## [INSTRUCTIONS]
1. Name every organization that the basketball tournament text says will host the 2026 tournament.
2. Transcribe the passage of the basketball tournament text starting at "When gathering was" and ending at "what it preserved.".

## [PAGE]

The Junior All Native Basketball Tournament isn't a basketball tournament that happens to involve Indigenous youth—it's an Indigenous cultural ceremony that happens to involve basketball.

When over 1,200 young athletes from more than 100 First Nations communities converge each March, they're participating in a living tradition of resistance, healing, and celebration that traces back to when their great-grandparents cleverly used sports to circumvent Canada's ban on Indigenous gatherings.

"For all of us, basketball really became sacred. It's entrenched in our culture," says Tyson Touchie, who has been part of the tournament since the 1980s as player, parent, and coach.

The Vancouver Bandits, Bandits Community Foundation, VanCity Nation Basketball, and Kwantlen First Nation announced this week they will host the 2026 tournament at Langley Events Centre and surrounding venues.

The 2026 tournament's return to the Lower Mainland after eight years marks a homecoming for the province's largest Indigenous youth gathering, bringing an estimated $4-6 million economic impact to Langley alongside something far more valuable: a space where Indigenous youth can see themselves reflected, celebrated, and empowered.

When gathering was illegal, they played basketball

To understand why basketball matters so profoundly in Indigenous communities, you must understand what it replaced—and what it preserved.

Between 1885 and 1951, the Canadian government criminalized potlatches and Indigenous ceremonies, making it illegal for First Nations people to gather in groups larger than three.

During this 66-year cultural prohibition, communities found a clever workaround: basketball tournaments were sanctioned sporting events that authorities couldn't touch.

"Our great-grandparents and grandparents were so smart," Touchie explains. "They knew that coming together and just relating to each other again was so important. Even though [government officials] banned the potlatch and our traditional ceremonies, they couldn't touch basketball. That filled that gap for the time being, because we're all still here."

The first Indigenous basketball tournament in BC emerged in 1947 in Prince Rupert. Remarkably, this was four years before the potlatch ban was even lifted. Seven teams played before 400 fans in what would become a cultural institution spanning eight decades.

(Records from a data collection)
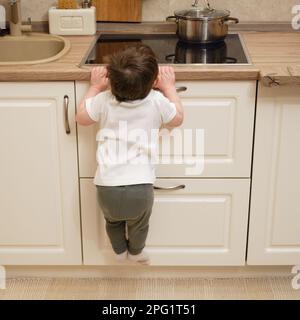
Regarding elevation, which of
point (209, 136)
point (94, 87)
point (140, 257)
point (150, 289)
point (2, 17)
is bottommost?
point (150, 289)

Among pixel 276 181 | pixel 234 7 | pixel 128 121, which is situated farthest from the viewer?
pixel 234 7

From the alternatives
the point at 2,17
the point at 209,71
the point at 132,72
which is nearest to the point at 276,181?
the point at 209,71

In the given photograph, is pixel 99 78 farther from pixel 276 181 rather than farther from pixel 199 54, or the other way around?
pixel 276 181

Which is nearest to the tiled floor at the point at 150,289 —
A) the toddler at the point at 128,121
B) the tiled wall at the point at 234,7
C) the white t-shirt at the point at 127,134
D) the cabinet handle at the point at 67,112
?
the toddler at the point at 128,121

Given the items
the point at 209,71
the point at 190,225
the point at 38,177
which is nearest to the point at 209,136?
the point at 209,71

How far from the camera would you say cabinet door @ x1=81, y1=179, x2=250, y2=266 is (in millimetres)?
2090

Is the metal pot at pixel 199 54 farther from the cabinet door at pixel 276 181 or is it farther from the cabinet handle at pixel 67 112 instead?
the cabinet handle at pixel 67 112

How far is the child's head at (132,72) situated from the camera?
1722 mm

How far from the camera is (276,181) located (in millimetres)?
2068

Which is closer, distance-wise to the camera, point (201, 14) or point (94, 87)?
point (94, 87)

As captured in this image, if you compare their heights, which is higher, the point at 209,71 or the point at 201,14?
Result: the point at 201,14

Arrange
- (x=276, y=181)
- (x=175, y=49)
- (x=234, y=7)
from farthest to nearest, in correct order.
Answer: (x=234, y=7), (x=175, y=49), (x=276, y=181)

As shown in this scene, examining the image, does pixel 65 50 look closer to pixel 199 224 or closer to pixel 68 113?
pixel 68 113

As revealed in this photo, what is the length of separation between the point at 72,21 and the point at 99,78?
54cm
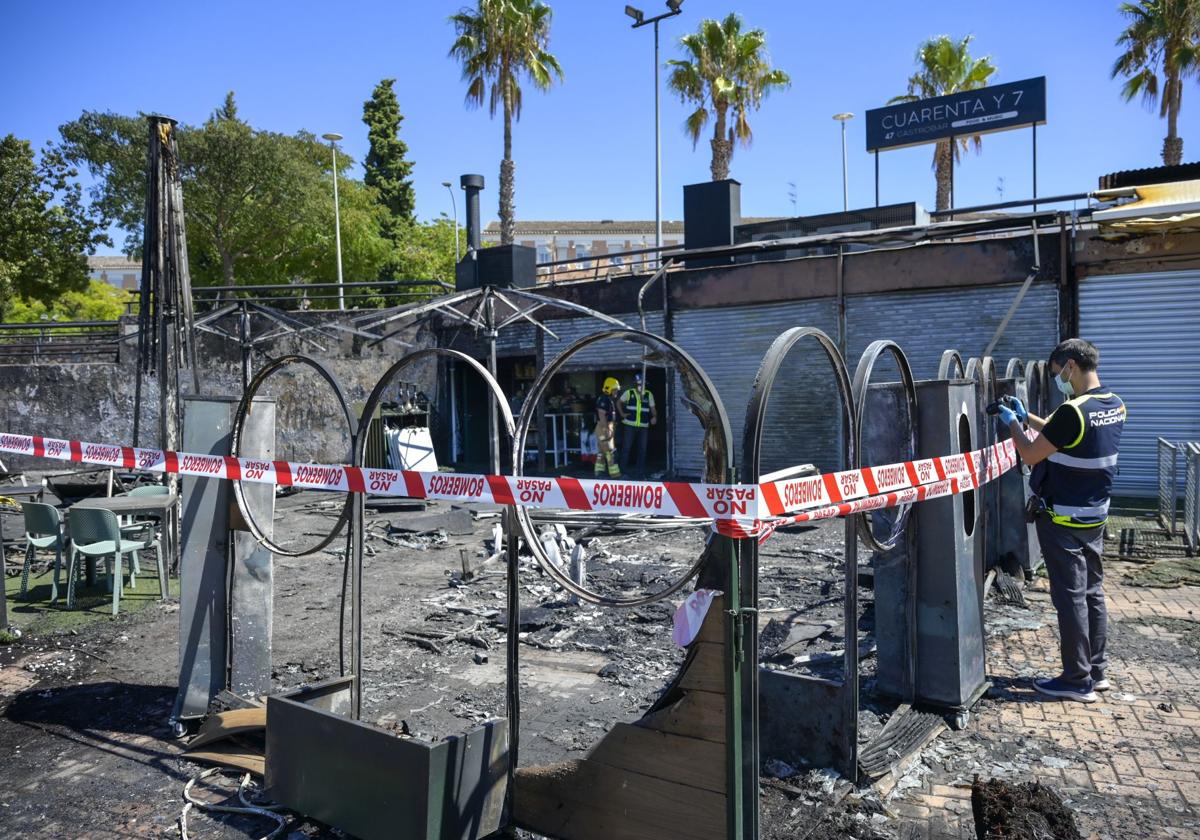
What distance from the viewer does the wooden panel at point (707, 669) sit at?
120 inches

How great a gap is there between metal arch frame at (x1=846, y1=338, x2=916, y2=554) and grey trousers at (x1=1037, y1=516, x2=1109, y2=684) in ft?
3.40

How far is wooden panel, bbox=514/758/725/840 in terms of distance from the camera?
3127 mm

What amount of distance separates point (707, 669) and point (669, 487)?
0.67 metres

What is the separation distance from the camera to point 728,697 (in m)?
2.97

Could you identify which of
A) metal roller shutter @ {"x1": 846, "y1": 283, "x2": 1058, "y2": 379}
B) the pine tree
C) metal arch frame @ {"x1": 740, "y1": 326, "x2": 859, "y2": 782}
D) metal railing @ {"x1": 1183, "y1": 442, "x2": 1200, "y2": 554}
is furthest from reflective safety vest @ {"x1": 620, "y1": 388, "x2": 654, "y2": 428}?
the pine tree

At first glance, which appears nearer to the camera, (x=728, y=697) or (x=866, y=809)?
(x=728, y=697)

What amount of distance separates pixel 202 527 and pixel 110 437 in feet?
52.4

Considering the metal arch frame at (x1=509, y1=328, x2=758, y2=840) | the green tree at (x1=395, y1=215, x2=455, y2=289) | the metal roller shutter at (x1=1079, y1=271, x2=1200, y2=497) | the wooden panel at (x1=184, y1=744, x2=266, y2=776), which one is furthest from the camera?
the green tree at (x1=395, y1=215, x2=455, y2=289)

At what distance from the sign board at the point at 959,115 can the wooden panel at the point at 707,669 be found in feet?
67.8

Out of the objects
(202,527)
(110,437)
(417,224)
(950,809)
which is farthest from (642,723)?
(417,224)

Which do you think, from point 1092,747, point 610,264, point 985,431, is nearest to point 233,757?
point 1092,747

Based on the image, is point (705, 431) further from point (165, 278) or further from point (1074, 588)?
point (165, 278)

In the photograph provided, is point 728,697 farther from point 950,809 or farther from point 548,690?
point 548,690

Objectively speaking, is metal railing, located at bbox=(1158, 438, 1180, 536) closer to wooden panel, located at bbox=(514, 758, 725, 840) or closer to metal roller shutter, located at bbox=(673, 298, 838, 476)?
metal roller shutter, located at bbox=(673, 298, 838, 476)
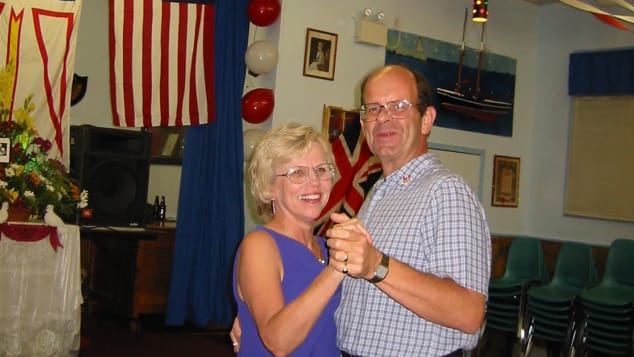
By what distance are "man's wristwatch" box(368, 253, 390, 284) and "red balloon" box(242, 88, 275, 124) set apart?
16.0 ft

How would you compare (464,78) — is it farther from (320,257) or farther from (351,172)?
(320,257)

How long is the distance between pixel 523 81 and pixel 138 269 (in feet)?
15.6

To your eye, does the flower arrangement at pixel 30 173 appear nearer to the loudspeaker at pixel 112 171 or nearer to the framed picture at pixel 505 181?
the loudspeaker at pixel 112 171

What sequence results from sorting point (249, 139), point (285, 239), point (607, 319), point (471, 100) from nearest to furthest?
1. point (285, 239)
2. point (607, 319)
3. point (249, 139)
4. point (471, 100)

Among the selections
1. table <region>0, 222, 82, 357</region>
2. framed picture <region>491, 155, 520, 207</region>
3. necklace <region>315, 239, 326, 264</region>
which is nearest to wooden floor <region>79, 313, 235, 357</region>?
table <region>0, 222, 82, 357</region>

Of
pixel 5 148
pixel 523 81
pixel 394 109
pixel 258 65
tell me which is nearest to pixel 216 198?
pixel 258 65

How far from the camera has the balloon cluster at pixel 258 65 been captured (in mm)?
6352

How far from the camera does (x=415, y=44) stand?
7480 millimetres

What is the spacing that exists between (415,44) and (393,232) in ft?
19.0

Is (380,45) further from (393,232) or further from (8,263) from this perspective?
(393,232)

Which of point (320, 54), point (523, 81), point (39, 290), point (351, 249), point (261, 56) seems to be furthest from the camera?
→ point (523, 81)

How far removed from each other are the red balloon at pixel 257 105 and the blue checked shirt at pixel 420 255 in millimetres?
4409

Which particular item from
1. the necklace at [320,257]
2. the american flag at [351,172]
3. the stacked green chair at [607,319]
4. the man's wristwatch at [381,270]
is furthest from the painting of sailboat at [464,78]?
the man's wristwatch at [381,270]

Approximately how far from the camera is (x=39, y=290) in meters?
4.84
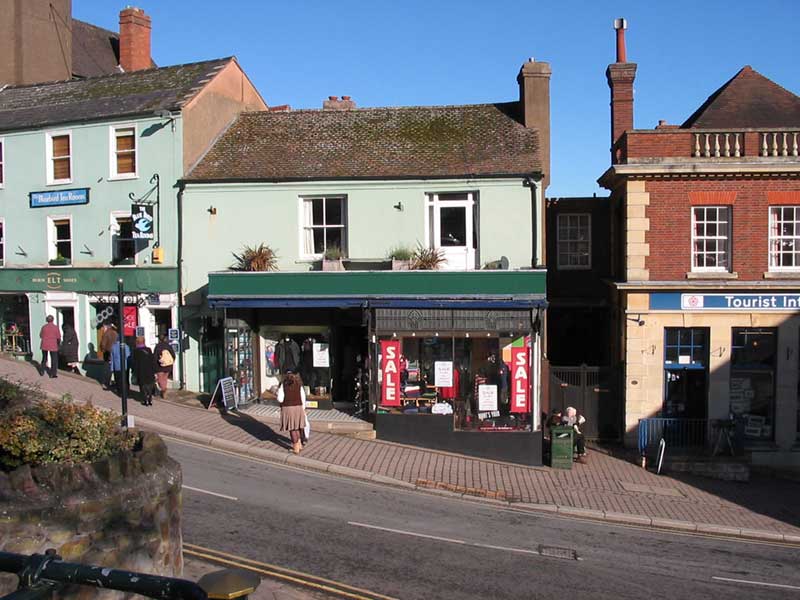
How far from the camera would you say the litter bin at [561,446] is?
18531mm

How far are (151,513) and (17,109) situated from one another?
2210 cm

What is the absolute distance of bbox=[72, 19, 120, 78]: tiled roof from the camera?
114ft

## [EXPECTED ANSWERS]
1.
- Vancouver Bandits
- Bandits Community Foundation
- VanCity Nation Basketball
- Kwantlen First Nation

2.
When gathering was illegal, they played basketball

To understand why basketball matters so profoundly in Indigenous communities, you must understand what it replaced—and what it preserved.